Reproduce each of the following rows verbatim, character for character, with nothing added or left out.

────────────────────────────────────────

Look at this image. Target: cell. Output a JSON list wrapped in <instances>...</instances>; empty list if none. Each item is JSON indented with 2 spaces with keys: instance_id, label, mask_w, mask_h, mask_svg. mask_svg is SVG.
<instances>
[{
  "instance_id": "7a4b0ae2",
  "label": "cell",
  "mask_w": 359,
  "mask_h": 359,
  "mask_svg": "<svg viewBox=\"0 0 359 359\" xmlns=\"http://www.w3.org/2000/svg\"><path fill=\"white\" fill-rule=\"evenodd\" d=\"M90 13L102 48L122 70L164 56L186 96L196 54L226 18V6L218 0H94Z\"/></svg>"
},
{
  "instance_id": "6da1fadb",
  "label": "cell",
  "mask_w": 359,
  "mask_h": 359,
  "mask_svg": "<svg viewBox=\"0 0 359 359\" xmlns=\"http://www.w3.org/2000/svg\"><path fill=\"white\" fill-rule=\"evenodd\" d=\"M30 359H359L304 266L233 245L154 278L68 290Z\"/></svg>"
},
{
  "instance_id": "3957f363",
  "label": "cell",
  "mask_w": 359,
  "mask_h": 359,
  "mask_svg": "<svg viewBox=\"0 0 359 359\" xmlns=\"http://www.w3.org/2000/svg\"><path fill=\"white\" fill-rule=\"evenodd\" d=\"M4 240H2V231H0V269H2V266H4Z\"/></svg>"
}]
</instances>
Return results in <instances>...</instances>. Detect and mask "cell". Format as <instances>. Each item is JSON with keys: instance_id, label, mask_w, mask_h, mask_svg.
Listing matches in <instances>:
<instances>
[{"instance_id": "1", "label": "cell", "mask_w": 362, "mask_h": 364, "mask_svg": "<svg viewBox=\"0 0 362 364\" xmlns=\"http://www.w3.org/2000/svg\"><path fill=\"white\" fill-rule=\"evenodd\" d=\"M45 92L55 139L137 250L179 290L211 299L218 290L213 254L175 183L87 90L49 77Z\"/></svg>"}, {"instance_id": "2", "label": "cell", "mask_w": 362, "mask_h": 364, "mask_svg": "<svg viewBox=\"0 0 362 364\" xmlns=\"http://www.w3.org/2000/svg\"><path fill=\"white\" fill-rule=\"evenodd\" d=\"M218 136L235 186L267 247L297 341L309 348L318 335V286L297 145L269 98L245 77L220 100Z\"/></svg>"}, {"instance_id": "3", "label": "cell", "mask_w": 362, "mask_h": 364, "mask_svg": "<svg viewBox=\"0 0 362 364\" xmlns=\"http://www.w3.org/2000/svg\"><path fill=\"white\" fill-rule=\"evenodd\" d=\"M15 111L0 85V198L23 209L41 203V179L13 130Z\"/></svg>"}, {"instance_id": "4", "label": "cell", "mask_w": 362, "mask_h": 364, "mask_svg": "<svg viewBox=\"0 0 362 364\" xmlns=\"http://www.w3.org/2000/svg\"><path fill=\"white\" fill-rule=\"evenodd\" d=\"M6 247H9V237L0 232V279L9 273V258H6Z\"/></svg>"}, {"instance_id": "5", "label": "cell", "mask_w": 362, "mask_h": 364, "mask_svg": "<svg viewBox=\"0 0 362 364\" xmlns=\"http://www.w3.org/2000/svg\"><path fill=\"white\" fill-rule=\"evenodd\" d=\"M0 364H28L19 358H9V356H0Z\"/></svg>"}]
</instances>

────────────────────────────────────────

→ The solution:
Look at this image. Target: cell. Output a JSON list wrapped in <instances>...</instances>; empty list if none. Each item is JSON indented with 2 spaces with keys: instance_id, label, mask_w, mask_h, mask_svg. mask_svg is SVG.
<instances>
[{
  "instance_id": "7a4b0ae2",
  "label": "cell",
  "mask_w": 359,
  "mask_h": 359,
  "mask_svg": "<svg viewBox=\"0 0 359 359\" xmlns=\"http://www.w3.org/2000/svg\"><path fill=\"white\" fill-rule=\"evenodd\" d=\"M90 13L102 48L122 70L164 56L186 96L196 54L226 18V6L218 0H94Z\"/></svg>"
},
{
  "instance_id": "6da1fadb",
  "label": "cell",
  "mask_w": 359,
  "mask_h": 359,
  "mask_svg": "<svg viewBox=\"0 0 359 359\" xmlns=\"http://www.w3.org/2000/svg\"><path fill=\"white\" fill-rule=\"evenodd\" d=\"M30 359H359L304 266L233 245L154 278L68 290Z\"/></svg>"
},
{
  "instance_id": "3957f363",
  "label": "cell",
  "mask_w": 359,
  "mask_h": 359,
  "mask_svg": "<svg viewBox=\"0 0 359 359\" xmlns=\"http://www.w3.org/2000/svg\"><path fill=\"white\" fill-rule=\"evenodd\" d=\"M4 240H2V231H0V269H2V266H4Z\"/></svg>"
}]
</instances>
Return results in <instances>...</instances>. Detect and mask "cell". Format as <instances>. Each item is JSON with keys: instance_id, label, mask_w, mask_h, mask_svg.
Listing matches in <instances>:
<instances>
[{"instance_id": "1", "label": "cell", "mask_w": 362, "mask_h": 364, "mask_svg": "<svg viewBox=\"0 0 362 364\" xmlns=\"http://www.w3.org/2000/svg\"><path fill=\"white\" fill-rule=\"evenodd\" d=\"M45 92L55 139L137 250L179 290L211 299L218 290L213 254L175 183L87 90L49 77Z\"/></svg>"}, {"instance_id": "2", "label": "cell", "mask_w": 362, "mask_h": 364, "mask_svg": "<svg viewBox=\"0 0 362 364\" xmlns=\"http://www.w3.org/2000/svg\"><path fill=\"white\" fill-rule=\"evenodd\" d=\"M218 136L235 186L267 247L297 341L309 348L318 335V286L297 145L269 98L245 77L220 100Z\"/></svg>"}, {"instance_id": "3", "label": "cell", "mask_w": 362, "mask_h": 364, "mask_svg": "<svg viewBox=\"0 0 362 364\" xmlns=\"http://www.w3.org/2000/svg\"><path fill=\"white\" fill-rule=\"evenodd\" d=\"M15 111L0 85V198L23 209L41 203V179L13 130Z\"/></svg>"}, {"instance_id": "4", "label": "cell", "mask_w": 362, "mask_h": 364, "mask_svg": "<svg viewBox=\"0 0 362 364\" xmlns=\"http://www.w3.org/2000/svg\"><path fill=\"white\" fill-rule=\"evenodd\" d=\"M6 247H9V237L0 232V279L9 273V258H6Z\"/></svg>"}, {"instance_id": "5", "label": "cell", "mask_w": 362, "mask_h": 364, "mask_svg": "<svg viewBox=\"0 0 362 364\" xmlns=\"http://www.w3.org/2000/svg\"><path fill=\"white\" fill-rule=\"evenodd\" d=\"M0 364H28L19 358H9V356H0Z\"/></svg>"}]
</instances>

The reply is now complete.